# AMD64 Multiprecision Arithmetic

Eric Bainville - Dec 2006

## Unary OP

This function applies unary operator OP (neg, not) to all words of a vector (Z,N).

These operators can only operate on a register. It means that for each word we need a memory read, the operation itself, and a memory write, or in total 3 slots in the execution units. Since we have 3 units per cycle, the asymptotic optimal timing is 1.00 cycle/word. But we have to increment the loop counter and the address register, taking an additional cycle. If P is the number of words processed per loop iteration, the optimal timing is (P+1)/P cycles/word, or 2.00 for P=1, 1.50 for P=2, 1.25 for P=4, and 1.125 for P=8.

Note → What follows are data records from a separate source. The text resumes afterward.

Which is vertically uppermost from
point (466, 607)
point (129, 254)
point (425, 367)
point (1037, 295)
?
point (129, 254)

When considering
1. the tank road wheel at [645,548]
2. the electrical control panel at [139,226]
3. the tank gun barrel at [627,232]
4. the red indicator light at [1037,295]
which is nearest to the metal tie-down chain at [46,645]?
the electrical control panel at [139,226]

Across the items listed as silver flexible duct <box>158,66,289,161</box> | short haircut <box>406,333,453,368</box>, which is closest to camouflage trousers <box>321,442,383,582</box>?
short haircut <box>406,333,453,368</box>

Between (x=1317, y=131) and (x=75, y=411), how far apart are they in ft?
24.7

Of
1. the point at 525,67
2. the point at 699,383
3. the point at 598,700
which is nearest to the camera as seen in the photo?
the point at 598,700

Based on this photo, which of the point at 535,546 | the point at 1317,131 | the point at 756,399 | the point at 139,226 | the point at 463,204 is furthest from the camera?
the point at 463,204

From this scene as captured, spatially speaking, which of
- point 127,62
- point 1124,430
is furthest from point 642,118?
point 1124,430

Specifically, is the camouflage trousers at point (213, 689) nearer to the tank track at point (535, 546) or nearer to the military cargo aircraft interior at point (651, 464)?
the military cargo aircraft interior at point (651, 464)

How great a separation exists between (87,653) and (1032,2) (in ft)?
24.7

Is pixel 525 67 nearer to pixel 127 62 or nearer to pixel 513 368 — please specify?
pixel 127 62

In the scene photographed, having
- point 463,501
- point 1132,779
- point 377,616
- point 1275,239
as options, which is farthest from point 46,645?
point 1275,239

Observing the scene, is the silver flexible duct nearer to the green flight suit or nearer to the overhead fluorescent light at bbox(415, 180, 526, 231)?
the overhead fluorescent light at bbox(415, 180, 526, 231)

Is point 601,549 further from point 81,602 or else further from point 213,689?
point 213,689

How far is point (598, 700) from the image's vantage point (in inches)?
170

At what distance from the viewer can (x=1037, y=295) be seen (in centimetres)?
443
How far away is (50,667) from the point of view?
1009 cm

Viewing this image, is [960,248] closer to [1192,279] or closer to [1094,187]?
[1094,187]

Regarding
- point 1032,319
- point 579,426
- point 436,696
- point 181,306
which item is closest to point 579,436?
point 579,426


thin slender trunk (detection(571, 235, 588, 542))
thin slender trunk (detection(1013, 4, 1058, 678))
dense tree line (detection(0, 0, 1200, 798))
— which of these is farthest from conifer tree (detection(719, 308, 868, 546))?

Note that we didn't consider the instruction latencies and other CPU limitations. Usually, using out of order execution and register renaming, the CPU is able to schedule automatically the instructions from one loop to the next.

```2 words per iteration
shr	N, 1
align   16
.a:
mov	AUX, [Z    ]
OP	AUX
mov	[Z    ], AUX
mov	AUX, [Z + 8]
OP	AUX
mov	[Z + 8], AUX
lea     Z, [Z + 16]
dec     N
jnz	.a
```

As expected, each iteration requires 3 cycles, yelding 1.50 cycles/word. Unrolling to our fixed limit of 8 words per iteration, we get:

```8 words per iteration
shr	N, 3
align   16
.a:
mov	AUX, [Z     ]
OP	AUX
mov	[Z     ], AUX
mov	AUX, [Z +  8]
OP	AUX
mov	[Z +  8], AUX
mov	AUX, [Z + 16]
OP	AUX
mov	[Z + 16], AUX
mov	AUX, [Z + 24]
OP	AUX
mov	[Z + 24], AUX
mov	AUX, [Z + 32]
OP	AUX
mov	[Z + 32], AUX
mov	AUX, [Z + 40]
OP	AUX
mov	[Z + 40], AUX
mov	AUX, [Z + 48]
OP	AUX
mov	[Z + 48], AUX
mov	AUX, [Z + 56]
OP	AUX
mov	[Z + 56], AUX
lea	Z, [Z + 64]
dec	N
jnz	.a
```

This code runs at the predicted optimal speed of 1.125 cycles/word.